Jaemin LEE_Professeur à la faculté de droit et à la faculté de droit de l'Université nationale de Séoul. Il est titulaire d'un doctorat en droit (Juris Doctor) de la Boston College Law School. Il a exercé comme avocat chez Willkie Farr & Gallagher LLP à Washington D.C. et a été professeur à la faculté de droit et à la faculté de droit de l'Université Hanyang. Ses principaux domaines de recherche sont le droit du commerce international, et il a été candidat au panel national pour le règlement des différends de l'OMC, ainsi que candidat au panel pour les procédures de règlement des différends des accords de libre-échange Corée-Chili, Corée-UE et Corée-États-Unis.

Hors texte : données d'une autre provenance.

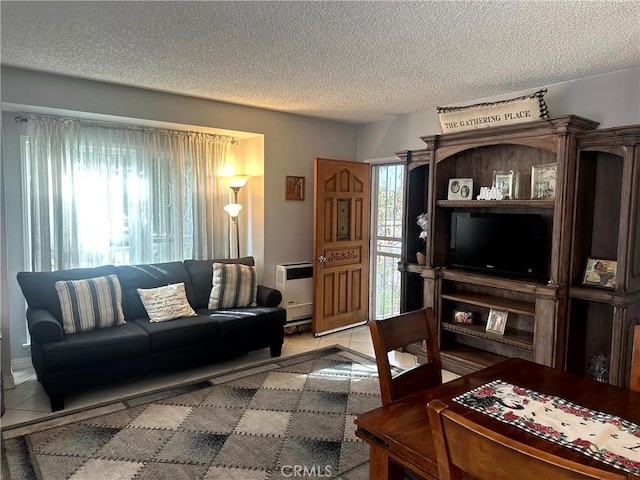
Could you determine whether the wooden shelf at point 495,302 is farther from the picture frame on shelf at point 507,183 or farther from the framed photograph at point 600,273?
the picture frame on shelf at point 507,183

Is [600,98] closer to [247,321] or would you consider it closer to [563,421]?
[563,421]

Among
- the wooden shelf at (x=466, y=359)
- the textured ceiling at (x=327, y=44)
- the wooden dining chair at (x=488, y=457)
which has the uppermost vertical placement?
the textured ceiling at (x=327, y=44)

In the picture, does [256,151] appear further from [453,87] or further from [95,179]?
[453,87]

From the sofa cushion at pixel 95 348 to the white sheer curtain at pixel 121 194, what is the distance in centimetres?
98

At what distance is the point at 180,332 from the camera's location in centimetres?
364

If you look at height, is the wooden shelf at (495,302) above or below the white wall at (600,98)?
below

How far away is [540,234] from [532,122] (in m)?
0.86

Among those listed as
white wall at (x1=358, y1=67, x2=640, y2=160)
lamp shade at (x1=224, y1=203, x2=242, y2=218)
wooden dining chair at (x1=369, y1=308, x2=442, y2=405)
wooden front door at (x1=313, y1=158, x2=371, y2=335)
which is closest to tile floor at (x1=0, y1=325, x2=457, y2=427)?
wooden front door at (x1=313, y1=158, x2=371, y2=335)

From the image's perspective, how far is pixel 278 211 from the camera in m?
4.98

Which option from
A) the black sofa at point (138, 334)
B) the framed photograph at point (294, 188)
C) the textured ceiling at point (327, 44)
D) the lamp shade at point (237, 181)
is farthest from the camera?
the framed photograph at point (294, 188)

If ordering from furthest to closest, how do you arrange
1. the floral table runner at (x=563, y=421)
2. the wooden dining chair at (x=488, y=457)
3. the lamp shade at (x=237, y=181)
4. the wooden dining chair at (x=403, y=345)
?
the lamp shade at (x=237, y=181) → the wooden dining chair at (x=403, y=345) → the floral table runner at (x=563, y=421) → the wooden dining chair at (x=488, y=457)

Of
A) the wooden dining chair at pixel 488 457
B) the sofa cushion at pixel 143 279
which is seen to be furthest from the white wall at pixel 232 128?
the wooden dining chair at pixel 488 457

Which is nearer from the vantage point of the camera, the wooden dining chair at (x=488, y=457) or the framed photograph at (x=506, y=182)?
the wooden dining chair at (x=488, y=457)

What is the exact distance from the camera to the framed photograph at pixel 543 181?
3373 millimetres
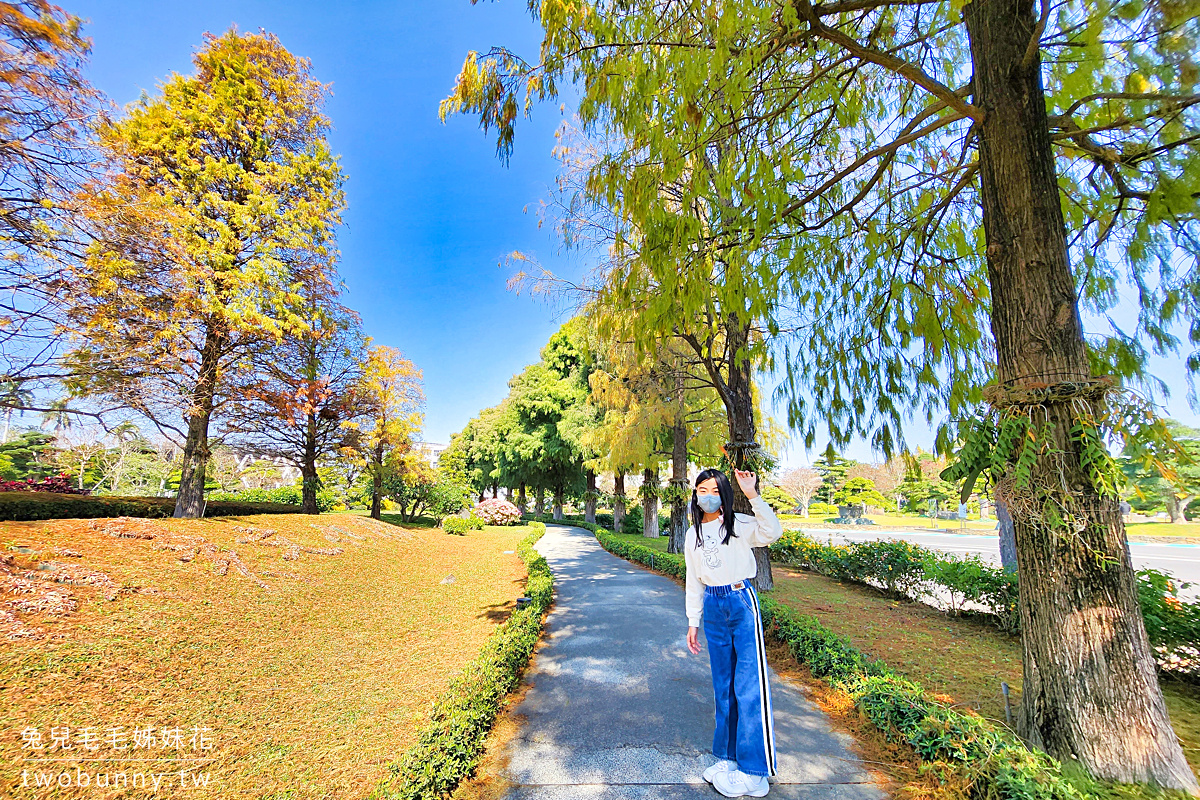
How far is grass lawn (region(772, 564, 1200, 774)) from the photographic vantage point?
129 inches

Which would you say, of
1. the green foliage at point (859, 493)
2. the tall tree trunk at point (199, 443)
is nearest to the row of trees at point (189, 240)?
the tall tree trunk at point (199, 443)

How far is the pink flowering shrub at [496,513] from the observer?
21.6 metres

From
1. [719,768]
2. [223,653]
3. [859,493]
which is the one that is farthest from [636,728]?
[859,493]

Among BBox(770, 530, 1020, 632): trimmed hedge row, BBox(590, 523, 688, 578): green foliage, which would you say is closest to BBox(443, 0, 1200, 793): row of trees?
BBox(770, 530, 1020, 632): trimmed hedge row

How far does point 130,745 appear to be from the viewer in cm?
292

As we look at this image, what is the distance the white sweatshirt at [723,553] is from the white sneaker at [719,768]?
772mm

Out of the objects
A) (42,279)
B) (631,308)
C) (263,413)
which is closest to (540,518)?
(263,413)

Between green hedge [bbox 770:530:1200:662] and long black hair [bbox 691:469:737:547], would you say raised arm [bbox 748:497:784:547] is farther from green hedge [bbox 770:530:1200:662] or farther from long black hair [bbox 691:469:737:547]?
green hedge [bbox 770:530:1200:662]

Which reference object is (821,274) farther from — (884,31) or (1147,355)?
(1147,355)

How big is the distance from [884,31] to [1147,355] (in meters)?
3.28

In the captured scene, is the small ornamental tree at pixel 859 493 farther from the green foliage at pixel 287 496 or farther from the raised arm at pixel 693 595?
the raised arm at pixel 693 595

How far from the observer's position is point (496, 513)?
2197 cm

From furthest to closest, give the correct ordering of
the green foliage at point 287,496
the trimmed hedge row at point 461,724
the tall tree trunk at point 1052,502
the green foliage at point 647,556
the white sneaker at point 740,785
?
the green foliage at point 287,496 → the green foliage at point 647,556 → the white sneaker at point 740,785 → the trimmed hedge row at point 461,724 → the tall tree trunk at point 1052,502

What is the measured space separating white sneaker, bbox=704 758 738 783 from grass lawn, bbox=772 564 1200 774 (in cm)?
186
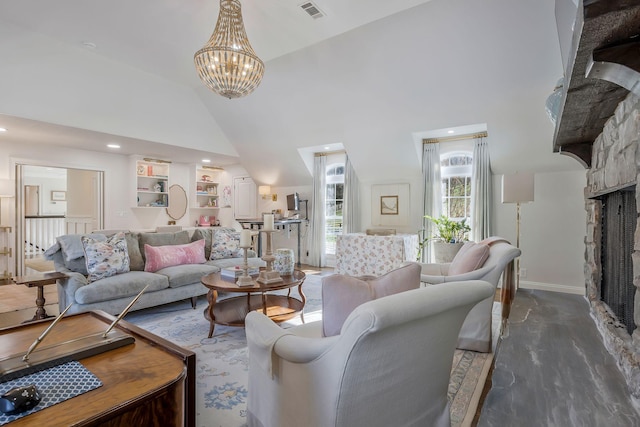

Min-gyo GU_Professeur et vice-doyen des affaires internationales à la Graduate School of Public Administration de l'Université nationale de Séoul. Il est titulaire d'un doctorat en sciences politiques de l'Université de Californie à Berkeley. Ses principaux domaines de recherche sont l'administration internationale et la politique commerciale. Ses ouvrages comprennent "The Korean Government and Public Policies in a Development Nexus" et "Asia’s New Institutional Architecture: Evolving Structures for Managing Trade, Financial, and Security Relations".
*Ce texte est une traduction par IA d'un original rédigé en coréen. Certaines traductions ou nuances peuvent être inexactes.